**Provided passage**
--------------------

A Few More Notes from Paris

May 12, 2012

Found myself giving a friend advice on where to go in Paris the other day, so I thought I’d augment my recent notes a bit.

L’Ami Jean – Still one of my favorite places in Paris for straight ahead great food in a raucous atmosphere. It’s the kind of place where strangers are likely to lean across the table and offer you a taste.  I’ve never had anything there that I didn’t love.

Minipalais – It’s almost impossible to find a great place to eat on Sunday night in Paris.  I can’t think of anywhere I’d rather be than this rather grand room, where the service is wonderful and the food appealing.  Eric Frechon, of the Bristol, is the consulting chef, and the food is fresh and modern. Meals begin with giant popovers, and the charcuterie plate is swell.  Open every day, which is unusual.

Huiterie Regis – Just about everyone’s favorite place for oysters in Paris.  It’s small, and there’s always a wait.  It’s worth it.

Le Baratin – Raquel Carena cooks simple, personal, rustic food in a small Belleville restaurant. There’s a reason why everyone loves this restaurant.

Chez Robert et Louise – I’ve been going to this restaurant since the sixties (the first time I ate there Jeanne Moreau was at the next table), and it reminds me very much of the way Paris used to be.  The food is inexpensive and almost brutally rustic. Robert was a butcher, and he cooked all his meat right in the fire; they still do. 

Chartier – An old bouillon, a working man’s restaurant, that is the picture-perfect turn of the century bistrot. The food isn't fabulous, but it is absolutely classic and extremely inexpensive. If you loved Midnight in Paris, you'll love it; it's like walking into history.  No reservations.  I try to stop in every time I’m in Paris.

--------------------

**Exercises to complete**
- a) Write out the part of the Paris restaurant notes that opens with the words containing "Minipalais – It’s" and closes with "It’s worth it.".
- b) According to the Paris restaurant notes, what led the author to add to the recent notes?
- c) Continue the Paris restaurant notes from the point where they stop.
The items that follow come from a separate source.

--------------------

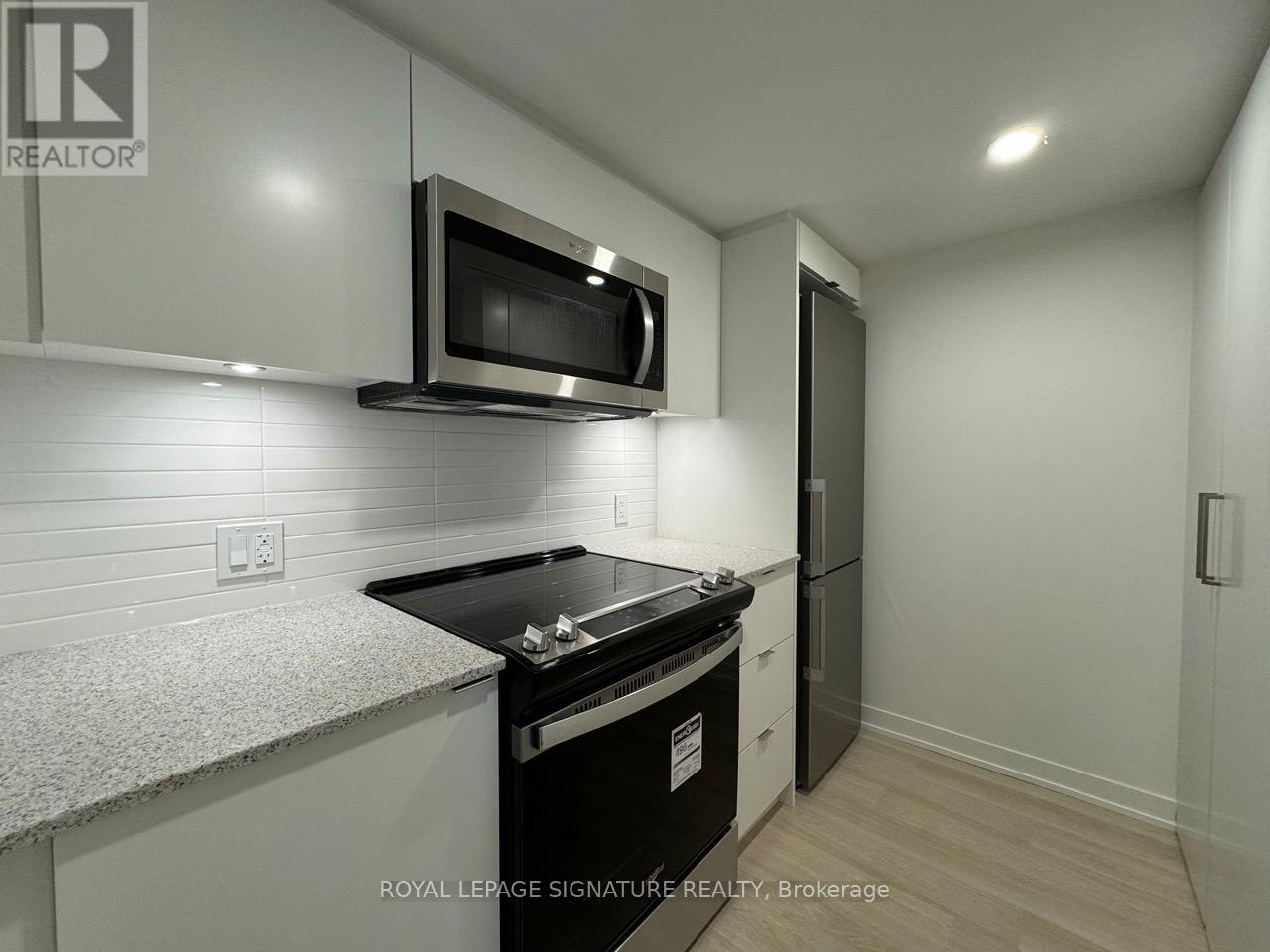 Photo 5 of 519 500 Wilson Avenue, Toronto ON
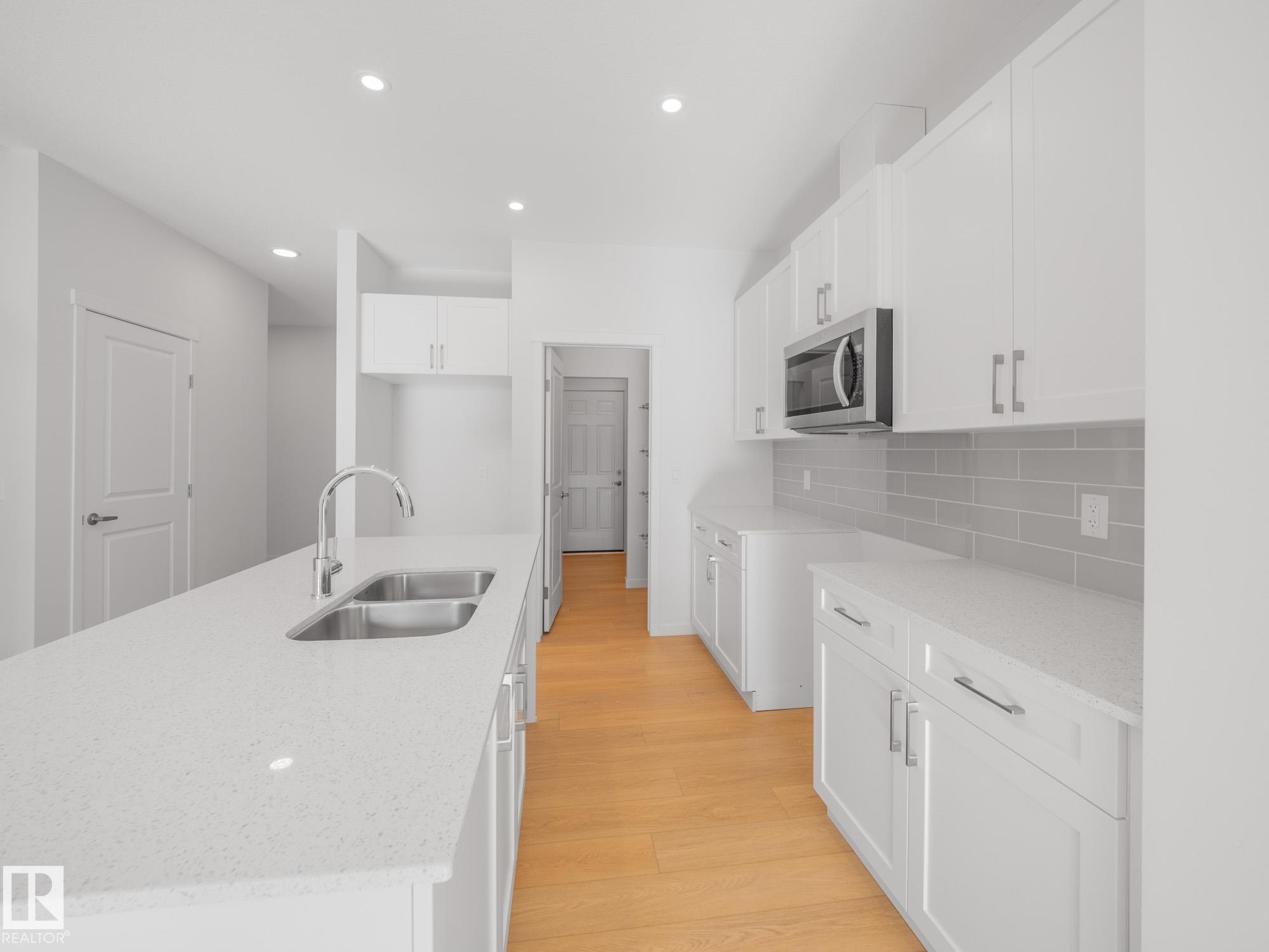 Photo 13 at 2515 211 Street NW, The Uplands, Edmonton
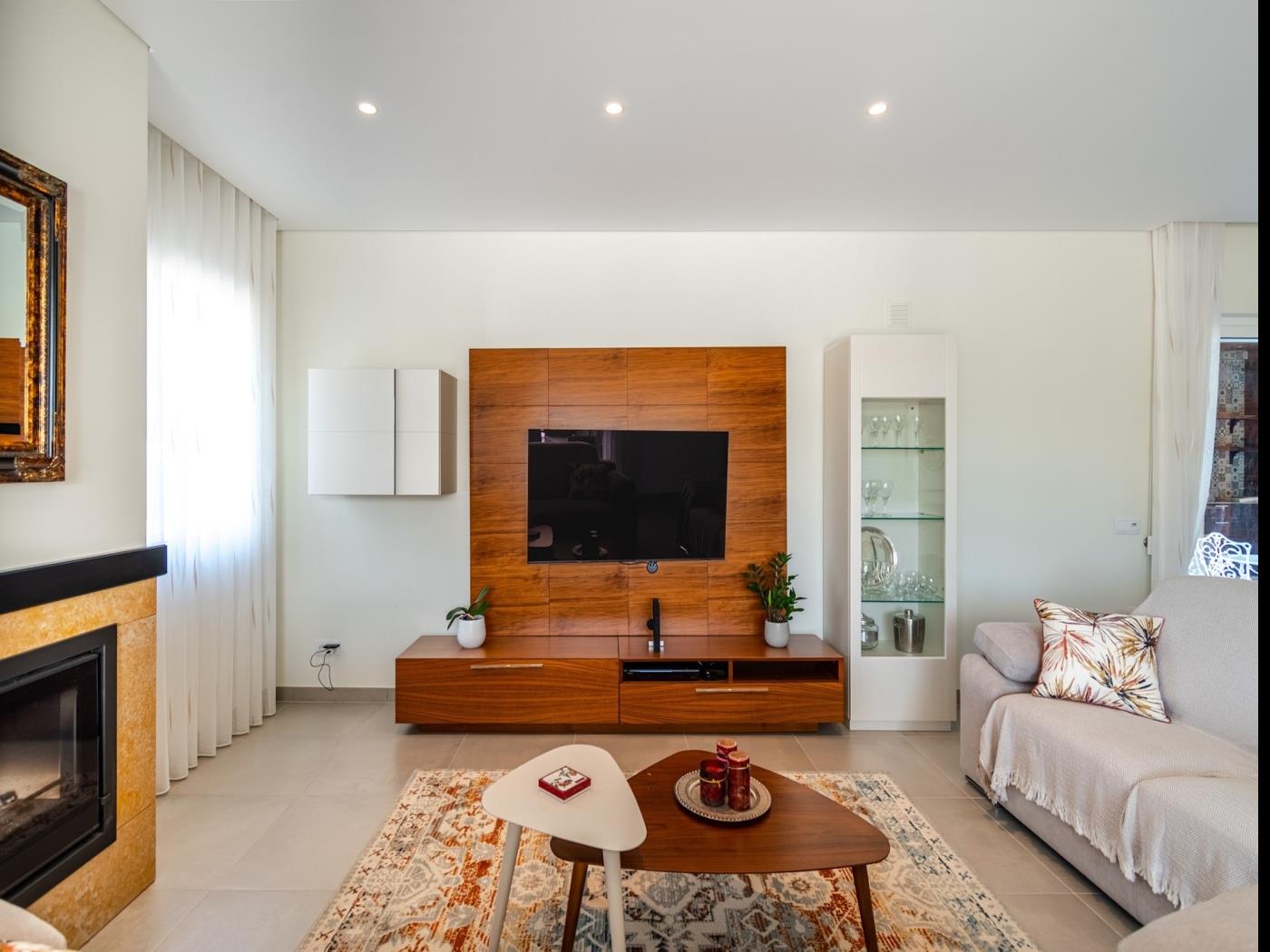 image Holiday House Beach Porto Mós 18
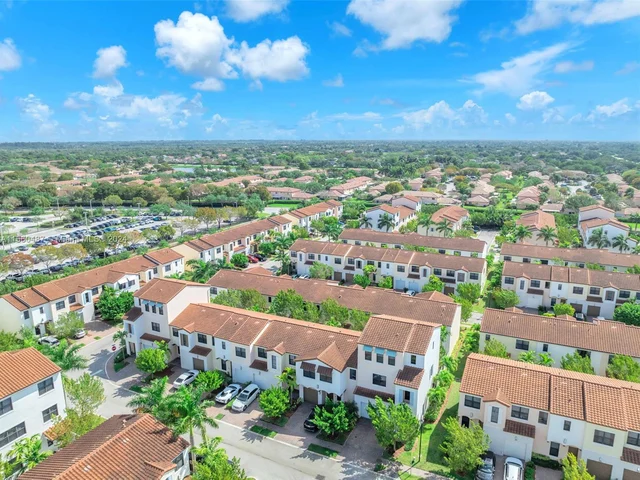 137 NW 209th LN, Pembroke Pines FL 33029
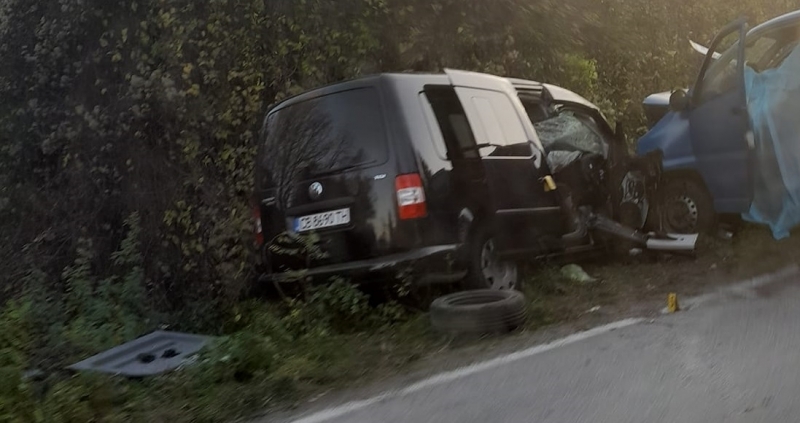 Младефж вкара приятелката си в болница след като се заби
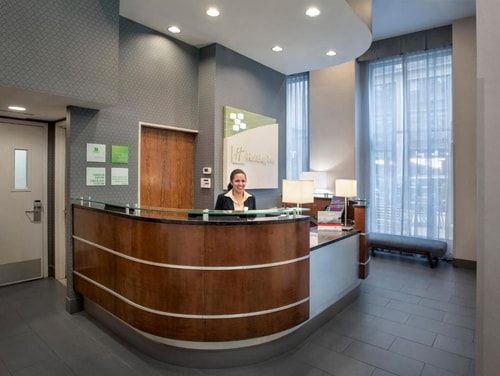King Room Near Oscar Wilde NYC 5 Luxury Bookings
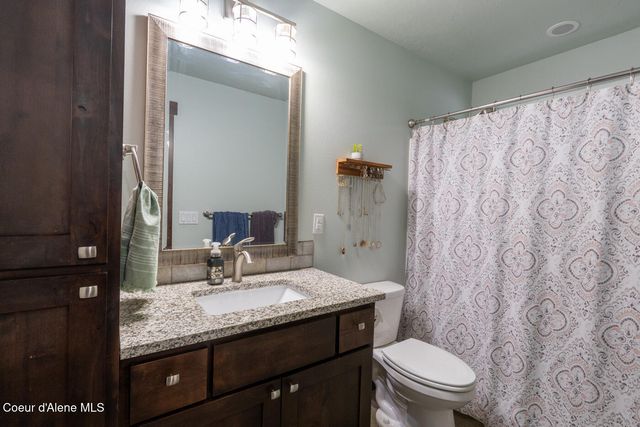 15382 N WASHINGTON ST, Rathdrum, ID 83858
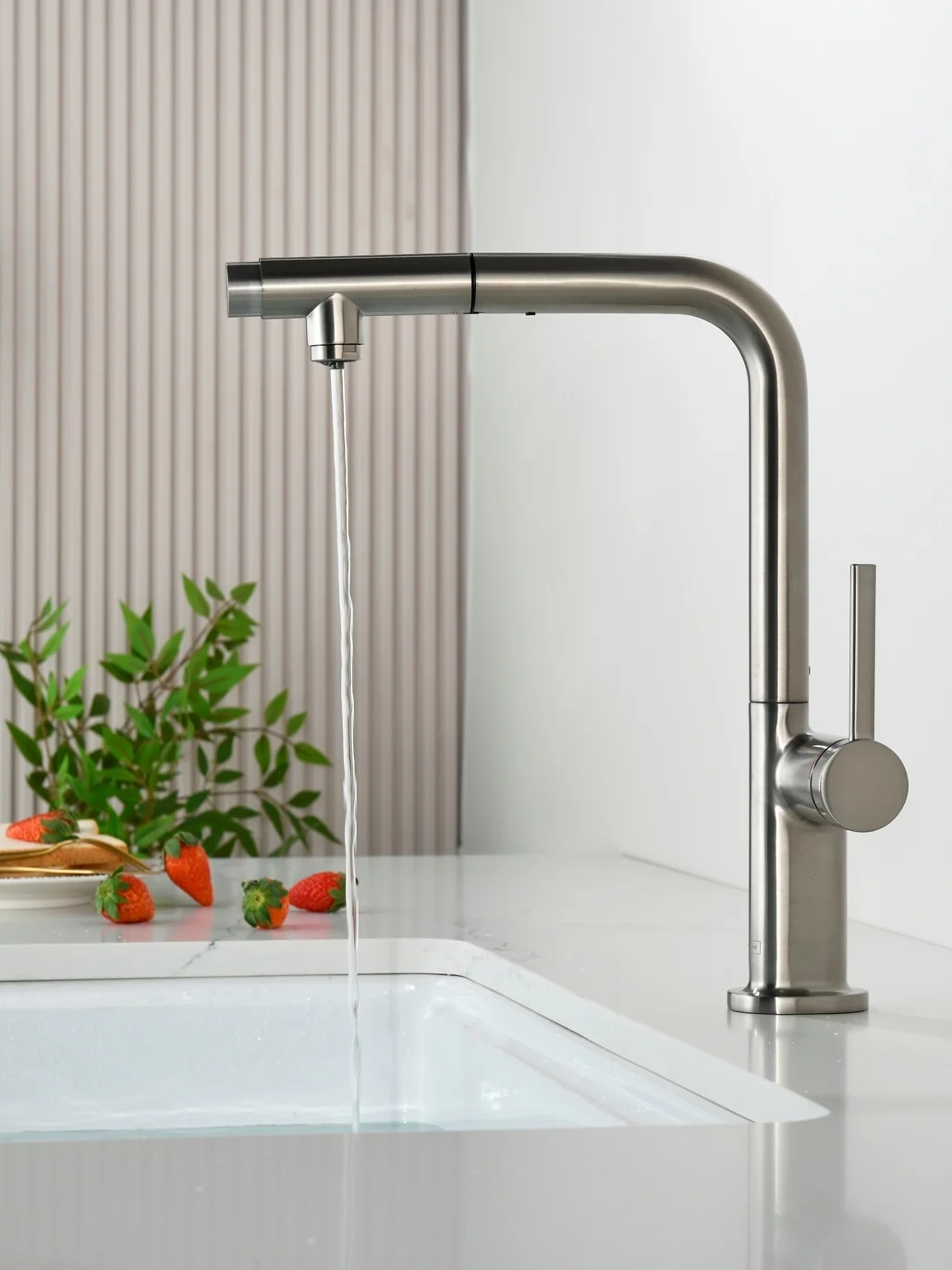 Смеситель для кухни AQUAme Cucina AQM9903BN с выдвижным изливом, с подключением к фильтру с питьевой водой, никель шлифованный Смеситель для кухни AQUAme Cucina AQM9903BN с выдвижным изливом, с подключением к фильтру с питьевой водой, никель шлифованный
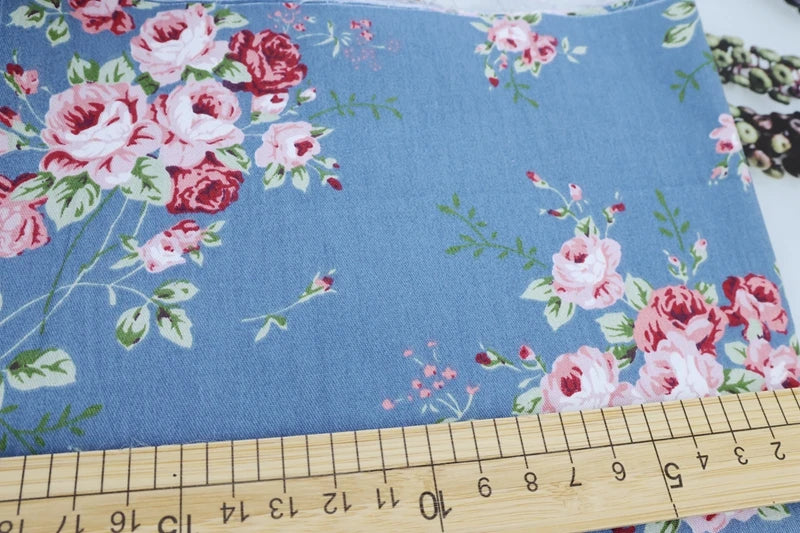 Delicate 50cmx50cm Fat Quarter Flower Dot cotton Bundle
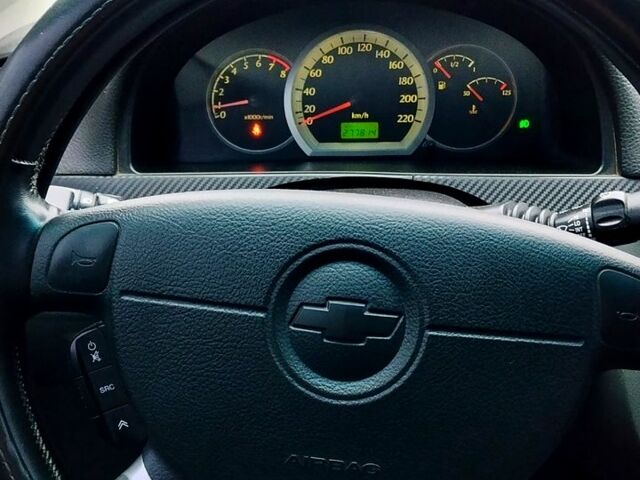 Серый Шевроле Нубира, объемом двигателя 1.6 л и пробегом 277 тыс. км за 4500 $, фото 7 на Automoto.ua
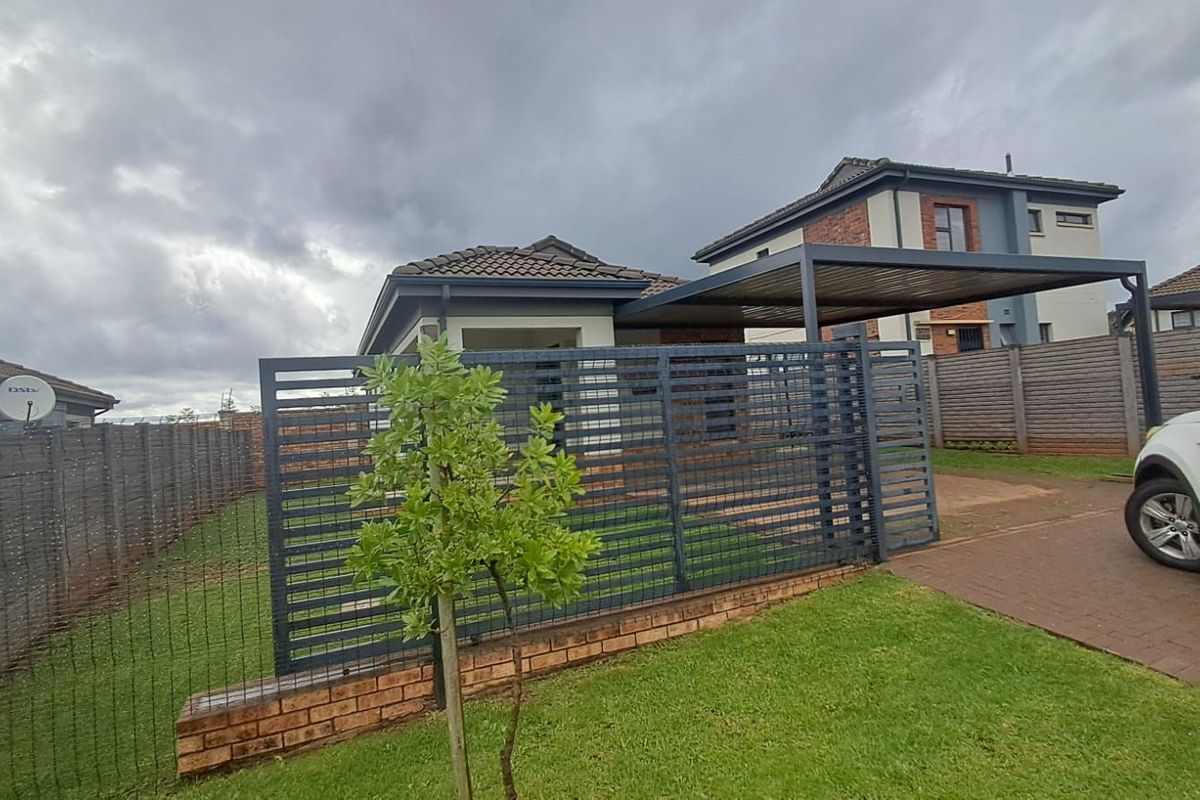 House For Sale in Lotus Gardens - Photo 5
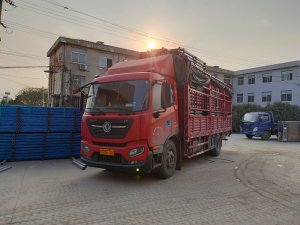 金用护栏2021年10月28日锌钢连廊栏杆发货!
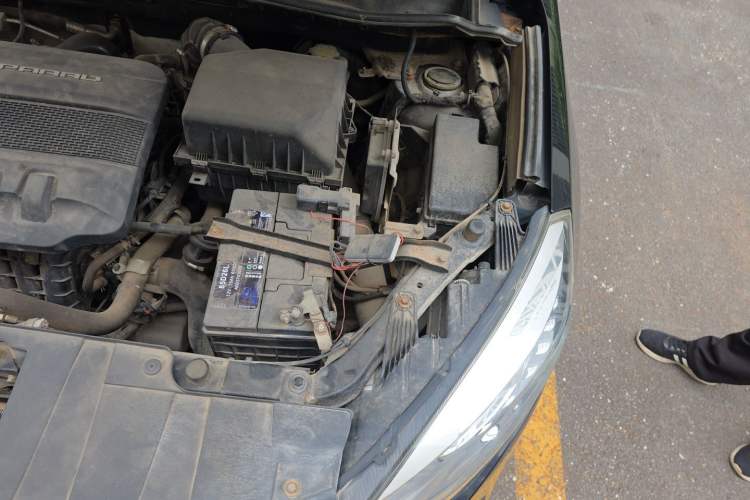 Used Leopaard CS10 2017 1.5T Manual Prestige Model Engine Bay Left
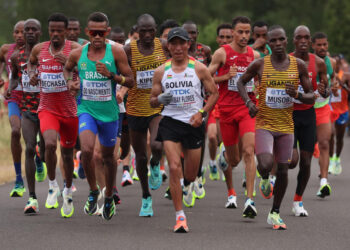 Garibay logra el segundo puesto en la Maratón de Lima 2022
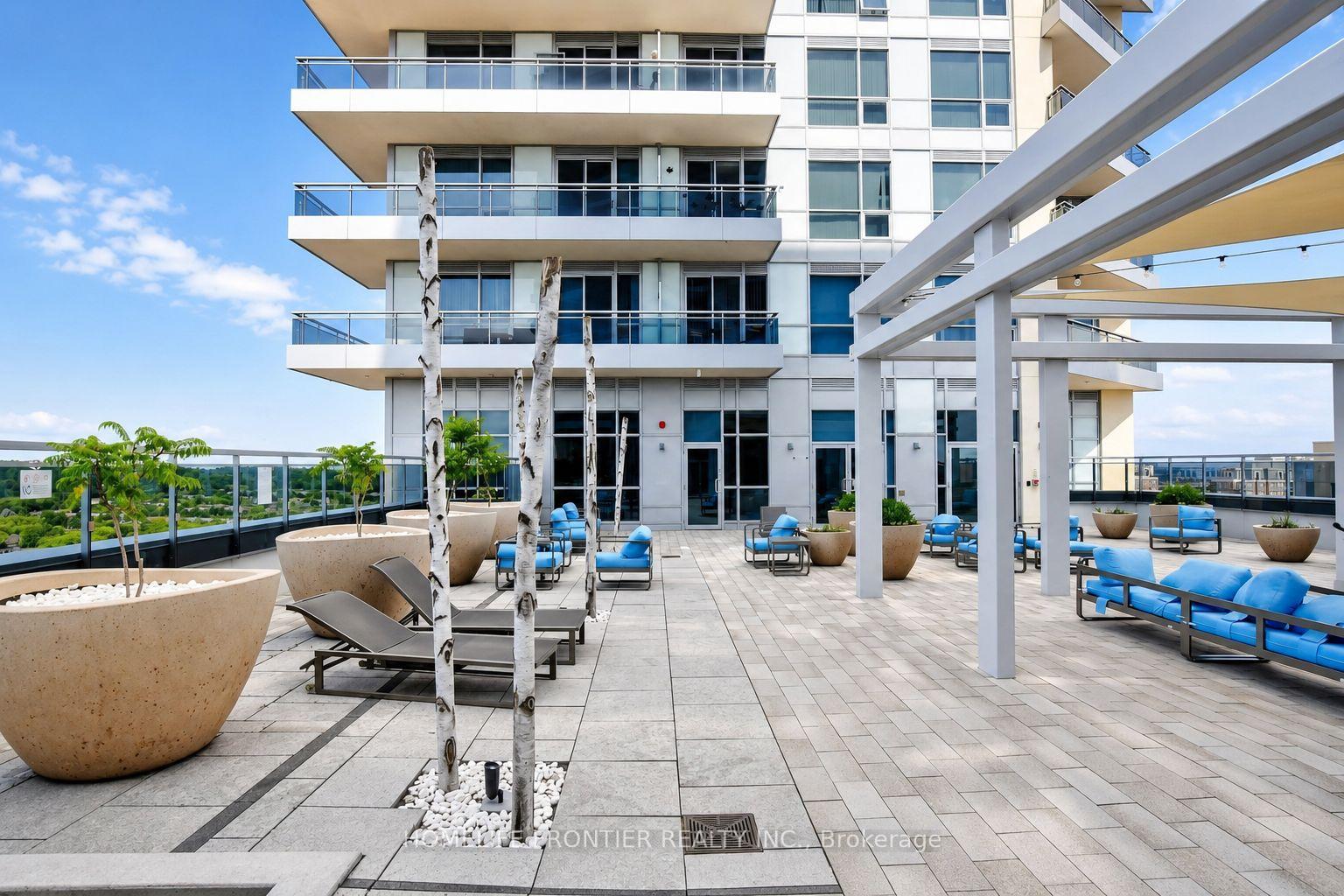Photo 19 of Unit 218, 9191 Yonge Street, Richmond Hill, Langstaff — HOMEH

--------------------

**Results by task**
- a)
Minipalais – It’s almost impossible to find a great place to eat on Sunday night in Paris.  I can’t think of anywhere I’d rather be than this rather grand room, where the service is wonderful and the food appealing.  Eric Frechon, of the Bristol, is the consulting chef, and the food is fresh and modern. Meals begin with giant popovers, and the charcuterie plate is swell.  Open every day, which is unusual.

Huiterie Regis – Just about everyone’s favorite place for oysters in Paris.  It’s small, and there’s always a wait.  It’s worth it.

- b) The author had been giving a friend advice on where to go in Paris. That prompted the author to augment the recent notes.

- c)
Finally, notes from the morning that Nancy Silverton and I spent with Meg Zimbeck, who leads wonderful food tours of Paris. I’d recommend these to anyone; in a very intense two hours we worked our way through Androuet and Barthelemy, and discovered a few cheeses that were completely new to me.  We also, I might add, indulged in the single best Brie (de Meaux)I’ve ever had; it was creamy with those lingering hints of forest and mushroooms. Afterward, Meg emailed me these notes.  

 

Goat

  • Le Bambois (Bambois is the name of the farm): a ten day-old chèvre frais with a wet, ricotta-like texture (Alsace)
  • Rove de Garrigues (Rove is the breed of goat with very low production): the smaller button with a clay-like texture and citrusy nose, 2 weeks old (Provence)
  • Saint-Nicolas: the small bar-shaped chèvre which Nancy described as "nutty" and which can also taste of lavender or thyme depending on the goat's diet. Produced in an orthodox abbey in Languedoc, and just under three weeks old (Languedoc-Roussillon).
  • Bethmale du chèvre: an eight-month goat which is created in the Pyrenees and then transferred at three months to a special aging cellar in the Auvergne (central) region inside an old train tunnel (Pyrenees). Bethmale is usually a cow's milk cheese, so this one is unusual.
  • Reblochon du chèvre: similar to the AOC Reblochon which is made from cow's milk, this one is made with goat. We tasted it last and it wasn't our favorite (Savoie, near lake Geneva).

 Sheep

  • Ossau-Iraty at 17 months (purchased at Androuet) produced by the laiterie (milk cooperative) Agour, awarded the title "meilleur fromage du monde" last month in the World Cheese Awards against 2700 competing cheeses (Basque Pyrenees)
  • Ossau Iraty at 30 months (purchased at Barthélémy) – very rare to find one at this age. The Trader Joe's version (they sell one) is 4 months old and most Parisian fromageries sell it at 12-14 months (Basque Pyrenees).
  • Roquefort from Monsieur Carles, producer, aged for 3 months in the Cambalou caves beneath the village of Roquefort (southwest France)
  • Fleur du Maquis aux Herbes aged for three months with a covering of herbs and chili (Corsica)

Cow

  • Brie de Meaux: can taste of buttered mushrooms and oysters; uses rennet to separate curds and whey, aged 6-8 weeks (Ile-de-France, near Paris)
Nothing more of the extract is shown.